Brief:
What lines below include the string "shop"? Pick them out and copy them.

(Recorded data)
________________________
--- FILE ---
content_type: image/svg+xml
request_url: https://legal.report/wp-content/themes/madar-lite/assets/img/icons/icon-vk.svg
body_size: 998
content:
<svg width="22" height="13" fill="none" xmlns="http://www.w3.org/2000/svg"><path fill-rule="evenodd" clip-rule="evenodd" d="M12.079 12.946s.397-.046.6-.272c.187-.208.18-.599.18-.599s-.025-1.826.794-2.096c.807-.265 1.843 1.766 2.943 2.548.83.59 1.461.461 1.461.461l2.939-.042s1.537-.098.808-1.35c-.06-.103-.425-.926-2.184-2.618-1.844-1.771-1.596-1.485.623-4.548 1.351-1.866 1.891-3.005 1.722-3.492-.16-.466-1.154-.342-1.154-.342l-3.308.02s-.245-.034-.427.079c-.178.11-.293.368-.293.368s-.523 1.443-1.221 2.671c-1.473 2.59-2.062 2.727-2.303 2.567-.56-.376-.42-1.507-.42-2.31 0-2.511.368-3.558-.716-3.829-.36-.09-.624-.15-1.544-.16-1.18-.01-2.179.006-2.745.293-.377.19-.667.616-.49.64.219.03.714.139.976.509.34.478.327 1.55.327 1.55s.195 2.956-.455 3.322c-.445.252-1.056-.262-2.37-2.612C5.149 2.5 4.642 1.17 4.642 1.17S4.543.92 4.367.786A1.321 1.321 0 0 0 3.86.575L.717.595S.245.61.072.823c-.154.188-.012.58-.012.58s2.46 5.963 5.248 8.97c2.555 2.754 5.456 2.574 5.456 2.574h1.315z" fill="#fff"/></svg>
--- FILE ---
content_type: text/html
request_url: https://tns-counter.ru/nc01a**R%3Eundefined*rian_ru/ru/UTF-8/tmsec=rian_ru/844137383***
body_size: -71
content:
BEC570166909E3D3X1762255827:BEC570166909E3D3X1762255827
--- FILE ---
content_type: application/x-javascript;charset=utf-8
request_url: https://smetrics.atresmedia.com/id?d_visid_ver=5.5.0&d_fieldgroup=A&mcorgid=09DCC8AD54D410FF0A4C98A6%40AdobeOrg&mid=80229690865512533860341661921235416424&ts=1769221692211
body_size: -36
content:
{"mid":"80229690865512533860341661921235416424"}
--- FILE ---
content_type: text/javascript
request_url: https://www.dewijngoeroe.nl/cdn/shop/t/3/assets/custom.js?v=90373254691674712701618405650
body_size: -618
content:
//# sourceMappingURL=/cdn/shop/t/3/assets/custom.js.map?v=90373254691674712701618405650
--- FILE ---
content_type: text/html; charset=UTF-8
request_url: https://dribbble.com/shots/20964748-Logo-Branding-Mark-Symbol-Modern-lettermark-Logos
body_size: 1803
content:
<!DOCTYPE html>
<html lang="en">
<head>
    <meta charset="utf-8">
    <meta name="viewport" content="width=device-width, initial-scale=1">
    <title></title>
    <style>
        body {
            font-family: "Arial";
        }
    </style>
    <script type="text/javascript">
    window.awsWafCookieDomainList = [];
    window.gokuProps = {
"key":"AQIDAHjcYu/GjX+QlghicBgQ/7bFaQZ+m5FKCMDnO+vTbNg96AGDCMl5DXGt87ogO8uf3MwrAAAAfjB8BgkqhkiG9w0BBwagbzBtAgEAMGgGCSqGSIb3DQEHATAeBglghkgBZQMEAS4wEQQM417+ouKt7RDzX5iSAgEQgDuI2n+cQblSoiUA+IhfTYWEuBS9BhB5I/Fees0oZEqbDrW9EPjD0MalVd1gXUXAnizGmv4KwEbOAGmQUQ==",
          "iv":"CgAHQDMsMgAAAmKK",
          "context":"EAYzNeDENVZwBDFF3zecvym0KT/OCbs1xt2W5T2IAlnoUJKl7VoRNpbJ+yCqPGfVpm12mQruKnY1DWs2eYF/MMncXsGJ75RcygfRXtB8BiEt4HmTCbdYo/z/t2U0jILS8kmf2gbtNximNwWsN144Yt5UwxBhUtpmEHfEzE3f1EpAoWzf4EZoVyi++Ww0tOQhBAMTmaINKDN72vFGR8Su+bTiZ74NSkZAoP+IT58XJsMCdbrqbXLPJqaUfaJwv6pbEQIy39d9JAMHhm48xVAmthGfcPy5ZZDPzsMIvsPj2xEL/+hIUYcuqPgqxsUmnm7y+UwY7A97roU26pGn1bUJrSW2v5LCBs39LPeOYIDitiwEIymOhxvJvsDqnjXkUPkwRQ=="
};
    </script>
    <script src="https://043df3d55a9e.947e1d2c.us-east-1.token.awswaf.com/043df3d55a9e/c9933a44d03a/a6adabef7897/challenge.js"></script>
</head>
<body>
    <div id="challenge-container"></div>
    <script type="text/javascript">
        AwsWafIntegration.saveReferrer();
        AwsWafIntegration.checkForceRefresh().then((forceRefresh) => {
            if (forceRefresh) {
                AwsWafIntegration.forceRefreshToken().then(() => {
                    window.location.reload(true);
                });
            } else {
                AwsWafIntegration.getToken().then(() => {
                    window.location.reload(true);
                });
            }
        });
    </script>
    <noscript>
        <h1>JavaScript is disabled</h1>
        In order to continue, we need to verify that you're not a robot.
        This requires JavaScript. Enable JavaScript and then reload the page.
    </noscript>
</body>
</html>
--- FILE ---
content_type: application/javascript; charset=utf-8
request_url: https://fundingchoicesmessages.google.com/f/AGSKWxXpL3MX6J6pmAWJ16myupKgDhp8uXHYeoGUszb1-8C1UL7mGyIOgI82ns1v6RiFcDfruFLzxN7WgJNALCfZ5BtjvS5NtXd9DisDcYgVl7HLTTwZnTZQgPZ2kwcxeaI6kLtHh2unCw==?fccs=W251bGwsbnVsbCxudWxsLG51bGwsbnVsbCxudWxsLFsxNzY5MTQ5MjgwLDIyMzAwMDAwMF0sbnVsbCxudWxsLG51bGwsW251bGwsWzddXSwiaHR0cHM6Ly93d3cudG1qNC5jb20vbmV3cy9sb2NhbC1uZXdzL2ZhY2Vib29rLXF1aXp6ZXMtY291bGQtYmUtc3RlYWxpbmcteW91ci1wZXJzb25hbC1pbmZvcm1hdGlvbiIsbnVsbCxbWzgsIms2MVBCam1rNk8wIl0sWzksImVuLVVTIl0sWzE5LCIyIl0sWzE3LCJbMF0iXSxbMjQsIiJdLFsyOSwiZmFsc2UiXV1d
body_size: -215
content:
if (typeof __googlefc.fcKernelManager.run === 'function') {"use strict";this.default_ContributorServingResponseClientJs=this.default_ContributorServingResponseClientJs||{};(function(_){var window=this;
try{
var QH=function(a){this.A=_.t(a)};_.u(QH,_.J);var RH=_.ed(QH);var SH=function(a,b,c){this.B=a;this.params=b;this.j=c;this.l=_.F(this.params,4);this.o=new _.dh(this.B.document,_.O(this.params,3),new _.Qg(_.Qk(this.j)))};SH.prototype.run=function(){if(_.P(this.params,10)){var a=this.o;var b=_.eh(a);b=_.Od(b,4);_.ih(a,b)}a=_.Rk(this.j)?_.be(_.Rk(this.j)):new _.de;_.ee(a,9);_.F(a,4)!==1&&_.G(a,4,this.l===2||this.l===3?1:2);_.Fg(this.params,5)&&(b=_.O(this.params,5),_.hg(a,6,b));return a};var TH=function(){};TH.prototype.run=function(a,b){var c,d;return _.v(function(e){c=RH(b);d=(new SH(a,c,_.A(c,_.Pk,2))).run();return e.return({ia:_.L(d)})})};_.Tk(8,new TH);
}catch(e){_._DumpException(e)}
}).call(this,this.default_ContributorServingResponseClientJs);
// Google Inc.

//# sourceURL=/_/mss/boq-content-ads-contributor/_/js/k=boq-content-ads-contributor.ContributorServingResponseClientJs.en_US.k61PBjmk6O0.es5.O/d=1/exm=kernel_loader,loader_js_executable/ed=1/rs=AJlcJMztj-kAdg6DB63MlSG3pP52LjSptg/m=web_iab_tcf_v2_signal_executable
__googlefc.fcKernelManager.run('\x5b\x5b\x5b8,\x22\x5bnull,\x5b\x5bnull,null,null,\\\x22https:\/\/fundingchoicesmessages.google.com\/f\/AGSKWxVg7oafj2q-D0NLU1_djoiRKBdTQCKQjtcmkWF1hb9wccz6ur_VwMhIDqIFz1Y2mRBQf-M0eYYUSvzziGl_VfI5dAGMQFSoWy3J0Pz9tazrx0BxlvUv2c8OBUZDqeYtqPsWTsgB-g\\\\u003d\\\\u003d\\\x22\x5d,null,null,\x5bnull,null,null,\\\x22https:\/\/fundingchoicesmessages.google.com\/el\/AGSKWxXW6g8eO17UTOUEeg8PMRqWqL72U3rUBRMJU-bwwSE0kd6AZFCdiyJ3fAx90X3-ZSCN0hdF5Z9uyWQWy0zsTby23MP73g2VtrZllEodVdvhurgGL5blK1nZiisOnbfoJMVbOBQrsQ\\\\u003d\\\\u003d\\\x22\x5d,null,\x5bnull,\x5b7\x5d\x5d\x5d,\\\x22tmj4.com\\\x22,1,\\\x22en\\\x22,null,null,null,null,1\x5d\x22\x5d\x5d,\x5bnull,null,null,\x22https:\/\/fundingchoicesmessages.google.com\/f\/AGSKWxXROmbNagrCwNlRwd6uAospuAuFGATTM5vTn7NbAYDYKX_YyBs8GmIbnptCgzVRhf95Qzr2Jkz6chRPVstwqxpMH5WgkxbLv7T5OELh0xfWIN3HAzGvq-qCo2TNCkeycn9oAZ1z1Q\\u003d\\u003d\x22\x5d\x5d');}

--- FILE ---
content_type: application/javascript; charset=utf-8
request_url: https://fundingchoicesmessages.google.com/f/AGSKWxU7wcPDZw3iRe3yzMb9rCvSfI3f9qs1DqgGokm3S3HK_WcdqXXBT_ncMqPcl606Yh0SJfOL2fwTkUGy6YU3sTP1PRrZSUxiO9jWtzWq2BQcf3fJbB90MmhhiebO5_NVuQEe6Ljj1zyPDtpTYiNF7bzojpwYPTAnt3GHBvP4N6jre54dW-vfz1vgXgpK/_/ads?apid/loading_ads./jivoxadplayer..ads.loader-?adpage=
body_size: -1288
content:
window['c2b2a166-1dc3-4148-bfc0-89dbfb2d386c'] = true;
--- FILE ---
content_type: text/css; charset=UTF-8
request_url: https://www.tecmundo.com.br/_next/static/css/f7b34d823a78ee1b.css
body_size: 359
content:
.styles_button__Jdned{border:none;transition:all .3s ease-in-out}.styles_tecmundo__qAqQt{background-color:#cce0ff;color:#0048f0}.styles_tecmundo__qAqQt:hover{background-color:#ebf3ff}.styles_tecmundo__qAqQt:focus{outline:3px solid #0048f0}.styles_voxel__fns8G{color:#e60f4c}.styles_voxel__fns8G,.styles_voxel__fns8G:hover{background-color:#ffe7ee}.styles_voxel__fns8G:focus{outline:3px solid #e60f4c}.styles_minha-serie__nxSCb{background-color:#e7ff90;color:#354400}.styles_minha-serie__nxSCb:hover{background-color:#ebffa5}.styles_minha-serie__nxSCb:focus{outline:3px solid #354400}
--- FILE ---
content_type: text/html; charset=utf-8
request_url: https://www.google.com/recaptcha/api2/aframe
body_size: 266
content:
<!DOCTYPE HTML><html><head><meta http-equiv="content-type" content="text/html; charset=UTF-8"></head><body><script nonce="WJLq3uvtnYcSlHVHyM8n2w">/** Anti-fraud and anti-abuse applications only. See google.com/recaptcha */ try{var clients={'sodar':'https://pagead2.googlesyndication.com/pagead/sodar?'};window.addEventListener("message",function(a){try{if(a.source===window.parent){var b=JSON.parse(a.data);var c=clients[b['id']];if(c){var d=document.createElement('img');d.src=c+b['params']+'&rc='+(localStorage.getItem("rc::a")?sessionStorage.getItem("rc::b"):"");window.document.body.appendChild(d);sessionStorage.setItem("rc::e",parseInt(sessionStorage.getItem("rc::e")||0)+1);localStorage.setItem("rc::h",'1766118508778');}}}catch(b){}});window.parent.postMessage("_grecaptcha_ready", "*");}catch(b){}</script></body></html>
________________________
Answer:
request_url: https://www.dewijngoeroe.nl/cdn/shop/t/3/assets/custom.js?v=90373254691674712701618405650
//# sourceMappingURL=/cdn/shop/t/3/assets/custom.js.map?v=90373254691674712701618405650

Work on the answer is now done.